Concept: Principal Component Analysis (PCA)

Let’s summarize what we just learned in the concept video. Then, we’ll continue with the hands-on lesson where you can apply your knowledge.


Recall that PCA is useful for representing and visualizing data in a reduced dimensional space of uncorrelated variables that maximize the existing variations in the data. For data represented in PCA dimensions, the largest variation occurs in the direction of the first principal component, followed by the second principal component, and so on.


These attributes of PCA also make it useful for data pre-processing (or feature processing) prior to model building, because reducing the features in a dataset can improve the training performance.

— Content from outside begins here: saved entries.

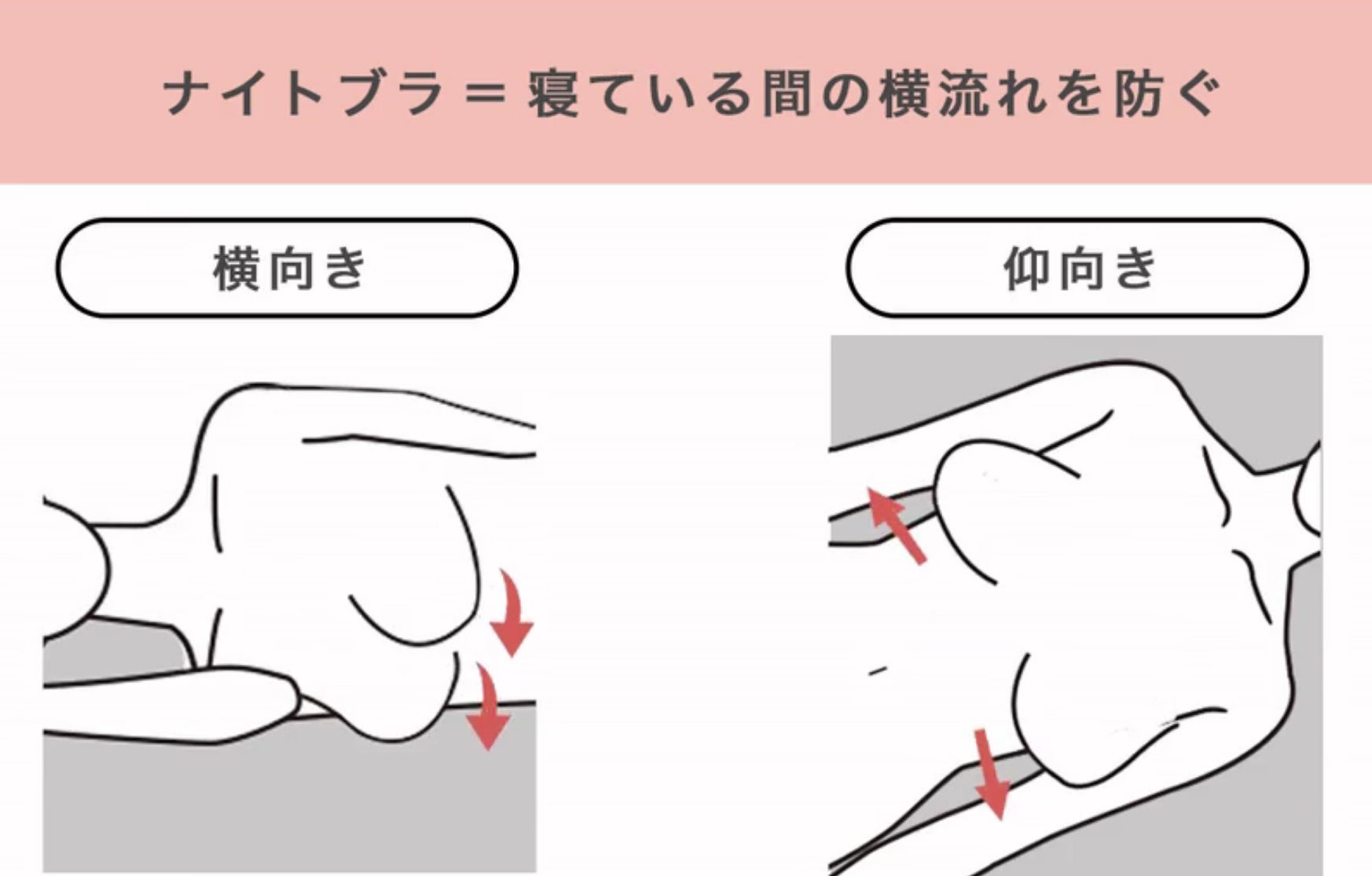 ナイトブラ＝寝ている間の横流れを防ぐ

横向き

仰向き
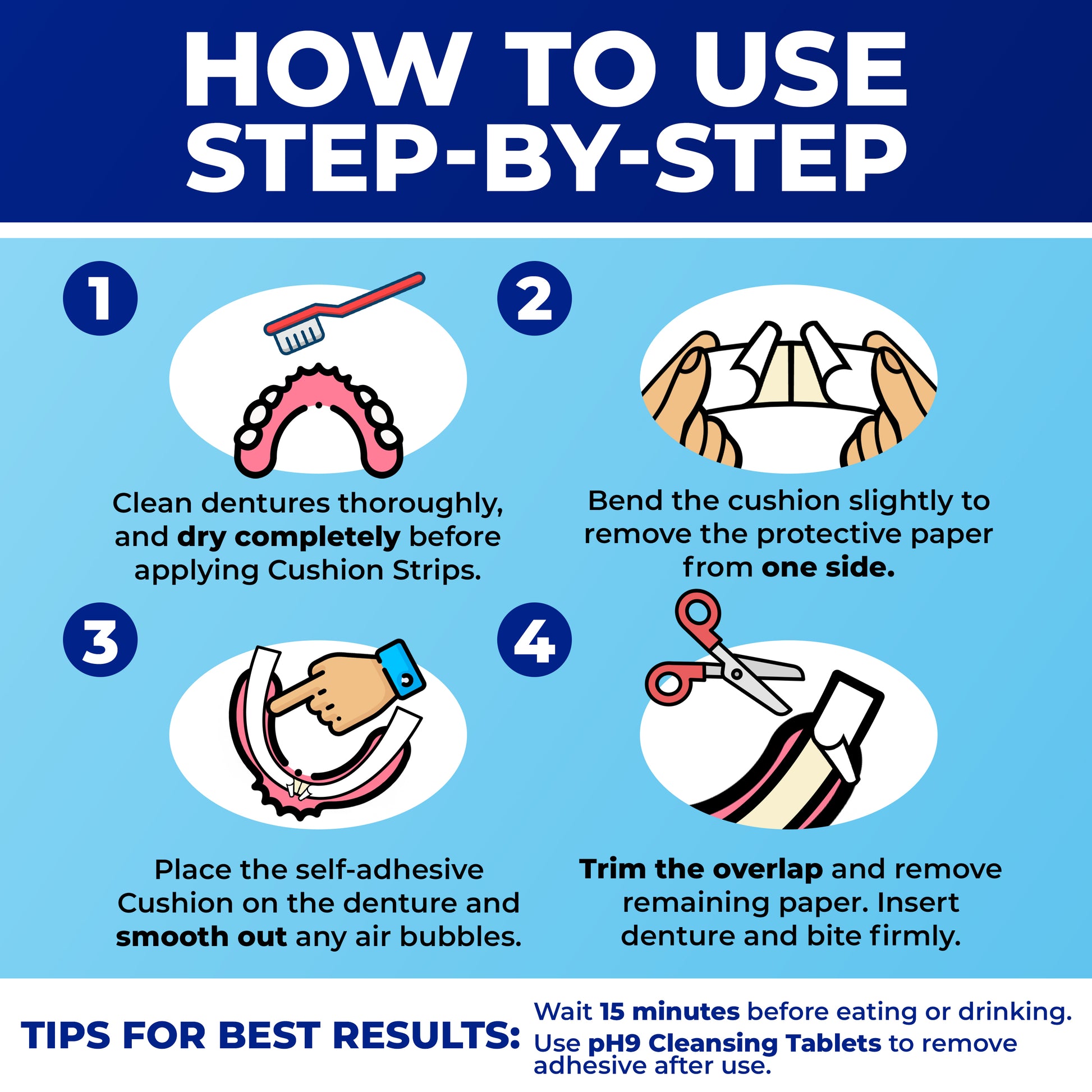 HOW TO USE STEP-BY-STEP

1

Clean dentures thoroughly, and dry completely before applying Cushion Strips.

2

Bend the cushion slightly to remove the protective paper from one side.

3

Place the self-adhesive Cushion on the denture and smooth out any air bubbles.

4

Trim the overlap and remove remaining paper. Insert denture and bite firmly.

TIPS FOR BEST RESULTS:

Wait 15 minutes before eating or drinking.

Use pH9 Cleansing Tablets to remove adhesive after use.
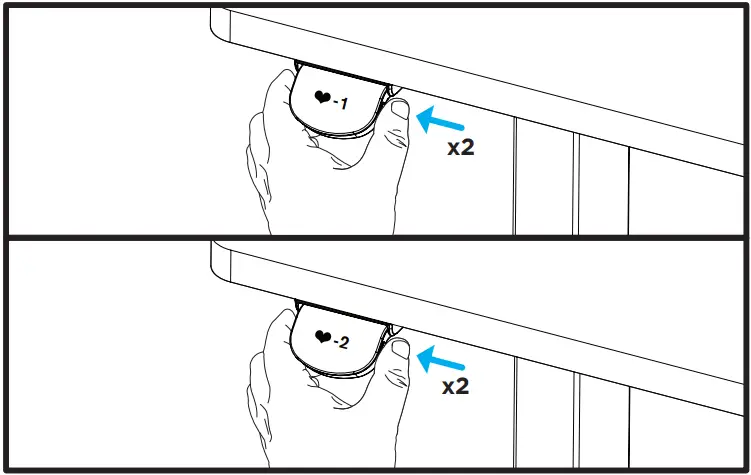 ❤-1

x2

❤-2

x2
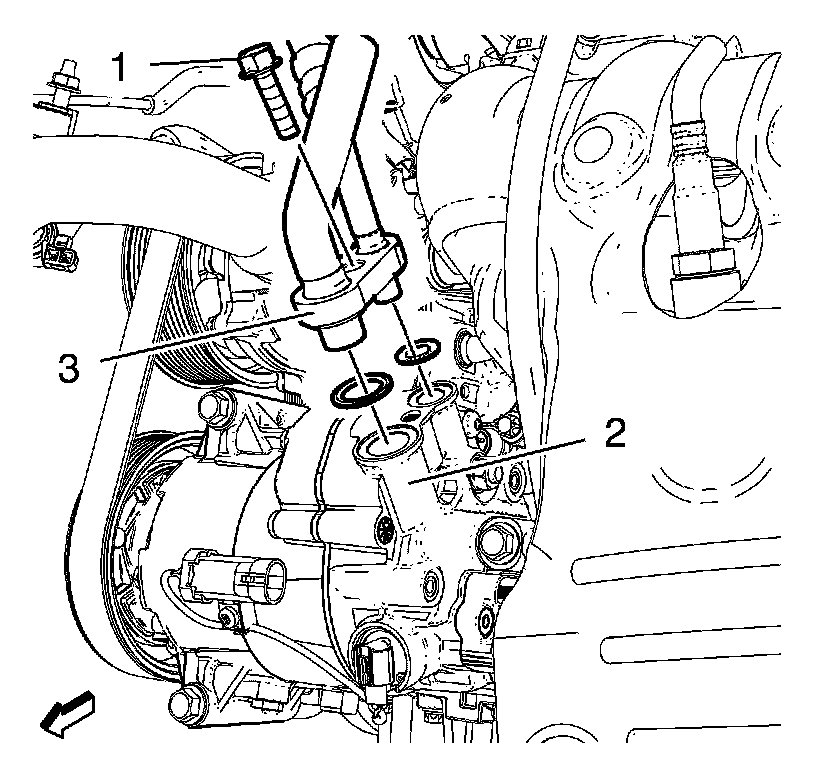 1
3
2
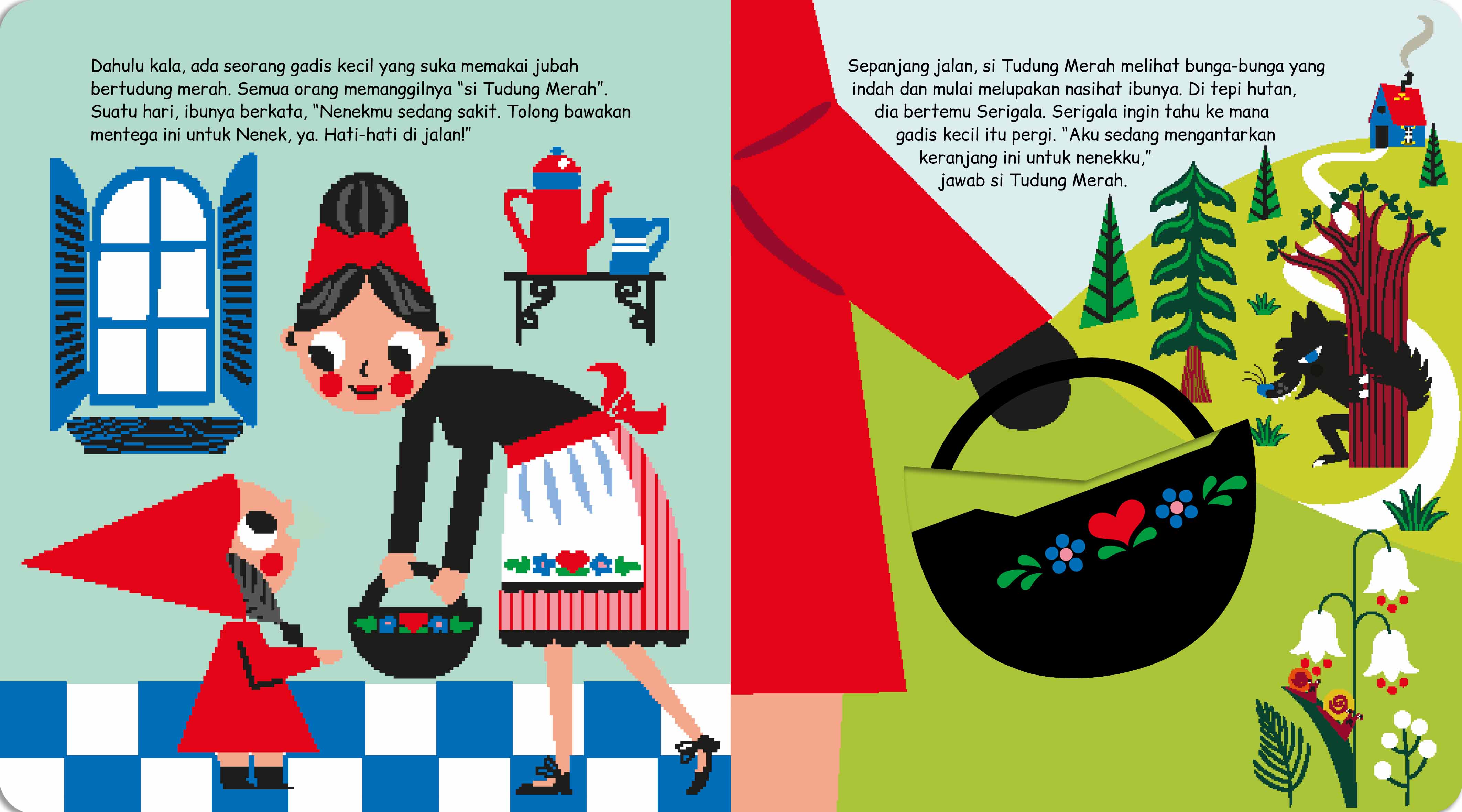 Dahulu kala, ada seorang gadis kecil yang suka memakai jubah bertudung merah. Semua orang memanggilnya "si Tudung Merah". Suatu hari, ibunya berkata, "Nenekmu sedang sakit. Tolong bawakan mentega ini untuk Nenek, ya. Hati-hati di jalan!"

Sepanjang jalan, si Tudung Merah melihat bunga-bunga yang indah dan mulai melupakan nasihat ibunya. Di tepi hutan, dia bertemu Serigala. Serigala ingin tahu ke mana gadis kecil itu pergi. "Aku sedang mengantarkan keranjang ini untuk nenekku," jawab si Tudung Merah.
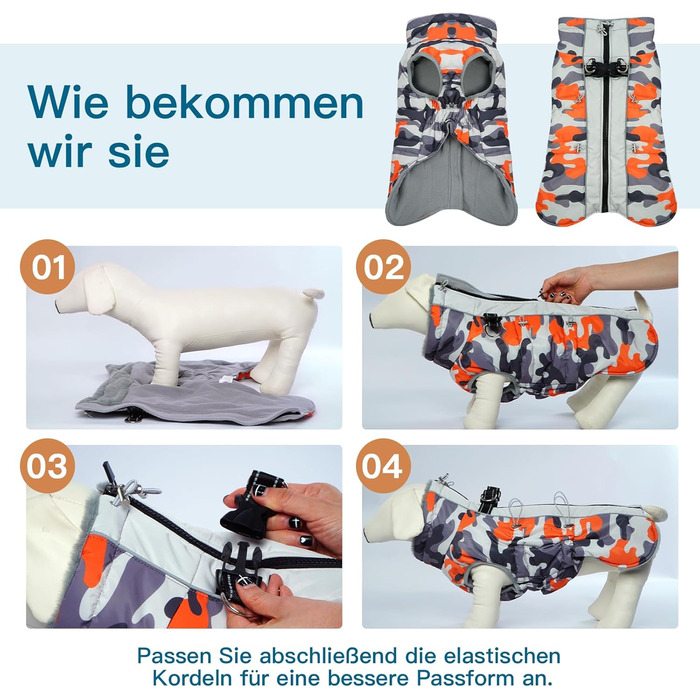 Wie bekommen wir sie

01

02

03

04

Passen Sie abschließend die elastischen Kordeln für eine bessere Passform an.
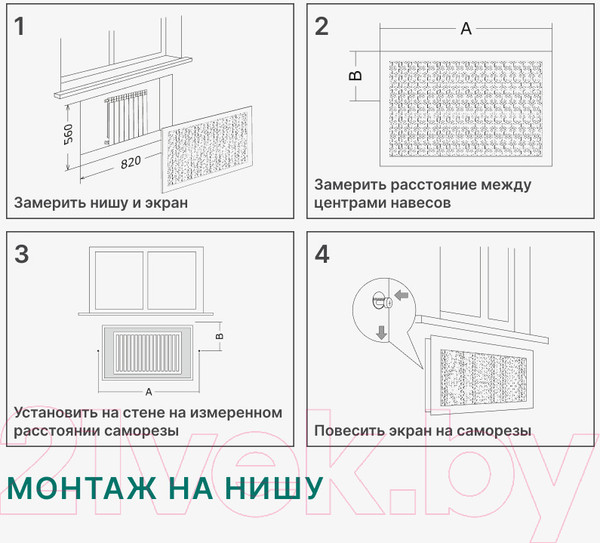 1

560

820

Замерить нишу и экран

2

A

B

Замерить расстояние между центрами навесов

3

B

A

Установить на стене на измеренном расстоянии саморезы

4

Повесить экран на саморезы

МОНТАЖ НА НИШУ

21vek.by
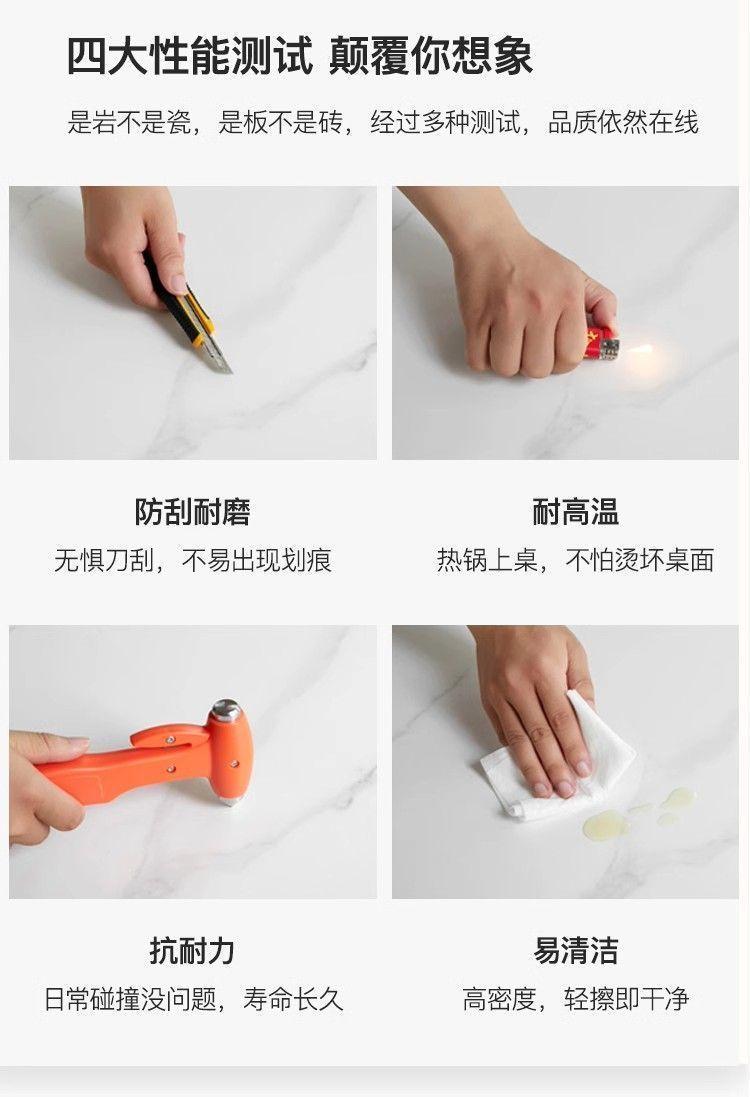 四大性能测试 颠覆你想象

是岩不是瓷，是板不是砖，经过多种测试，品质依然在线

防刮耐磨

无惧刀刮，不易出现划痕

耐高温

热锅上桌，不怕烫坏桌面

抗耐力

日常碰撞没问题，寿命长久

易清洁

高密度，轻擦即干净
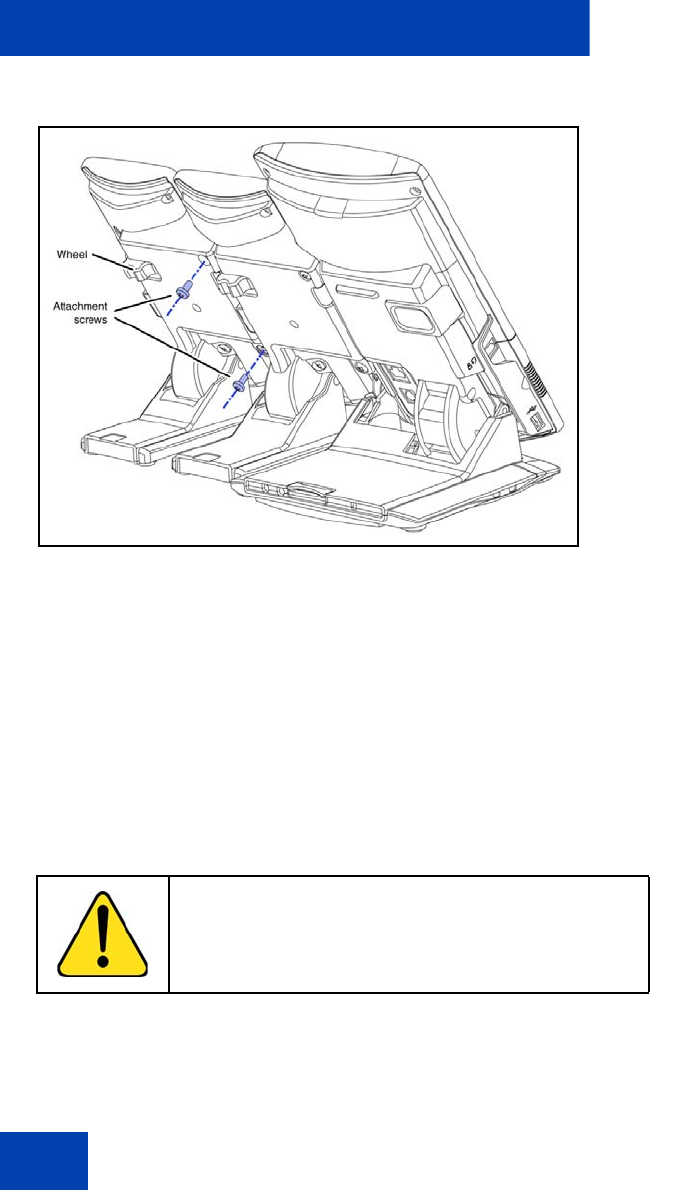 Wheel

Attachment screws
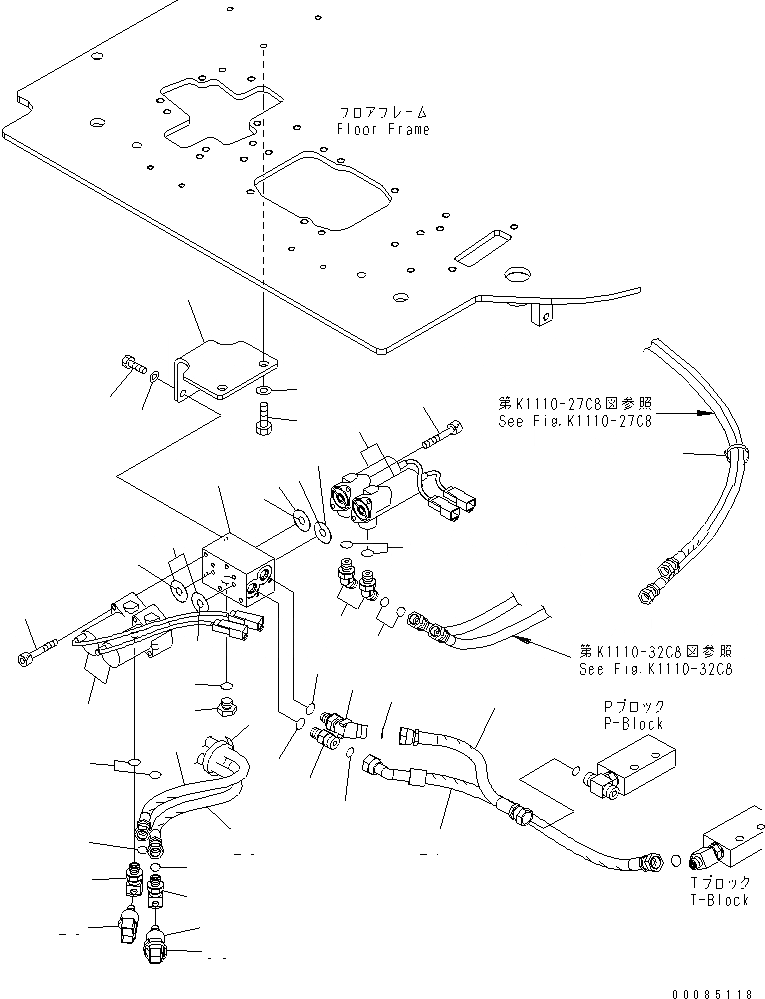 フロアフレーム
Floor Frame

第K1110-27C8図参照
See Fig.K1110-27C8

第K1110-32C8図参照
See Fig.K1110-32C8

Pブロック
P-Block

Tブロック
T-Block

00085118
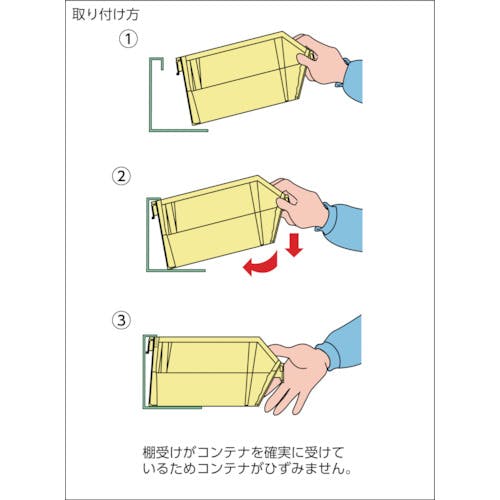 取り付け方

①

②

③

棚受けがコンテナを確実に受けているためコンテナがひずみません。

Principal Component Analysis Card

The PCA card displays a plot of eigenvalues and their corresponding principal components. The curved line across the plot shows how the cumulative explained variance of the data increases with the number of principal components. Keeping all the principal components retains 100% of the variance in the data.

For dimensionality reduction applications, we set a cut-off value, such as 90%, for the explained variance, so that the minimum principal components required to attain this cutoff are then used to represent the data.


Next, the 2-dimensional scatter plot represents the data set in the dimensional space of the first two principal components. Notice that the variation is largest in the direction of the first principal component.


Lastly, the heatmap shows the principal component loading vectors, used in the linear transformation of the data from its original dimension to the reduced PCA dimension.